Cage is always adding a unique flavor to his projects. In Color Out of Space, he dons Jack Torrance’s madness from The Shining, but with the voice of Donald Trump. It is so bizarre, but it keeps you glued to his performance. I mean, if you are nose-diving into the Twilight Zone, you might as well cut a little rug — and Cage certainly does.
For a movie with an alleged $6 million budget, Color Out of Space has a slick polish. Some computer-generated effects look cheap (most notably when the otherworldly colors from the meteorite spread like a virus across the land), but there are also practical effects that amaze. It’s as if Stanley brought old-school tricks to new-school horror. Without getting into the specifics, there are two scenes of terror that are for nightmares only, and they feature practically made creations.

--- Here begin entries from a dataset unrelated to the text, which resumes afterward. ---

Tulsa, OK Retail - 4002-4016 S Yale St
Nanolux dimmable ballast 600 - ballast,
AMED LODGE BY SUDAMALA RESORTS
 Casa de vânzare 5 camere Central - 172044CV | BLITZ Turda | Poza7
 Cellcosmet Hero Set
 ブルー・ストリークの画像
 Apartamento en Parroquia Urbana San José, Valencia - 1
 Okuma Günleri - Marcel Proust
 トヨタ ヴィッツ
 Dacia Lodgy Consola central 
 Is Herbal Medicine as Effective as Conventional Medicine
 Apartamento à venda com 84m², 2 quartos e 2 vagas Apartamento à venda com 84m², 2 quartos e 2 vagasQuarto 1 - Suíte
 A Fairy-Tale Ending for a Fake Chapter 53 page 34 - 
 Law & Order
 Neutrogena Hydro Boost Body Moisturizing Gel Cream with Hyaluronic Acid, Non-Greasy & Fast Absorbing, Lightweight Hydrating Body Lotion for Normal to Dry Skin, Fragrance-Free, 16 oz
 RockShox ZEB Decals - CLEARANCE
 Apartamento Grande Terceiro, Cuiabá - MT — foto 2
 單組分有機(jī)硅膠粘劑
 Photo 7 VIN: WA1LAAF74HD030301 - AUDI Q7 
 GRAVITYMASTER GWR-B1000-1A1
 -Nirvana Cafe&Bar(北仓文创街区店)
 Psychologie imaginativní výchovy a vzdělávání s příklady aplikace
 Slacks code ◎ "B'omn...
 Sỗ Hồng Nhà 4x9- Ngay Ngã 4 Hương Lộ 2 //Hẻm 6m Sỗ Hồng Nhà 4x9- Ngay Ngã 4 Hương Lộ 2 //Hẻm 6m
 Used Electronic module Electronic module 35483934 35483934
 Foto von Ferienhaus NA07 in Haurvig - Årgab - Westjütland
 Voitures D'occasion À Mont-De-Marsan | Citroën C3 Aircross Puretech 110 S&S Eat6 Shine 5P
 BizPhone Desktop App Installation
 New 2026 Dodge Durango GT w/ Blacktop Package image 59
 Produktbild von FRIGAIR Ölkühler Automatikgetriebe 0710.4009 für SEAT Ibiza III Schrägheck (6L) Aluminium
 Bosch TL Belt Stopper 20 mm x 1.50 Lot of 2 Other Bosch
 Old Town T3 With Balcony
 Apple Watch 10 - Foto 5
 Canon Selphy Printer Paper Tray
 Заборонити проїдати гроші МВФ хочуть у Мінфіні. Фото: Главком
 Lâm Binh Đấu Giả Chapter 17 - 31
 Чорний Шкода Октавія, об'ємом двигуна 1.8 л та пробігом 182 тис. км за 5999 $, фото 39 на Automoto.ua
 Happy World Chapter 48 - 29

Color Out of Space may be too out-there for casual filmgoers. There are familiar beats that have (admittedly) been explored better in other cinematic cosmoses. But Stanley elevates the material and manages to generate a few spooks (one quick overhead shot of something crawling on the wood floors will do the trick, big time).
The actors also deserve praise for their committed performances. It’s hard to imagine these talents making sense of this film’s silly antics, but they play it straight (with the occasional dip in the cartoon pool).
All that said, COLOR OUT OF SPACE is a tasty bowl of WTF soup.
COLOR OUT OF SPACE had its regional premiere over the weekend at Fantastic Fest, but encore screenings will be held on September 23 at 11:30 p.m. and September 24 at 11 a.m. Visit fantasticfest.com for more information.
UPDATE: RLJE Films will release the film for a limited theatrical run on Jan. 24, 2020.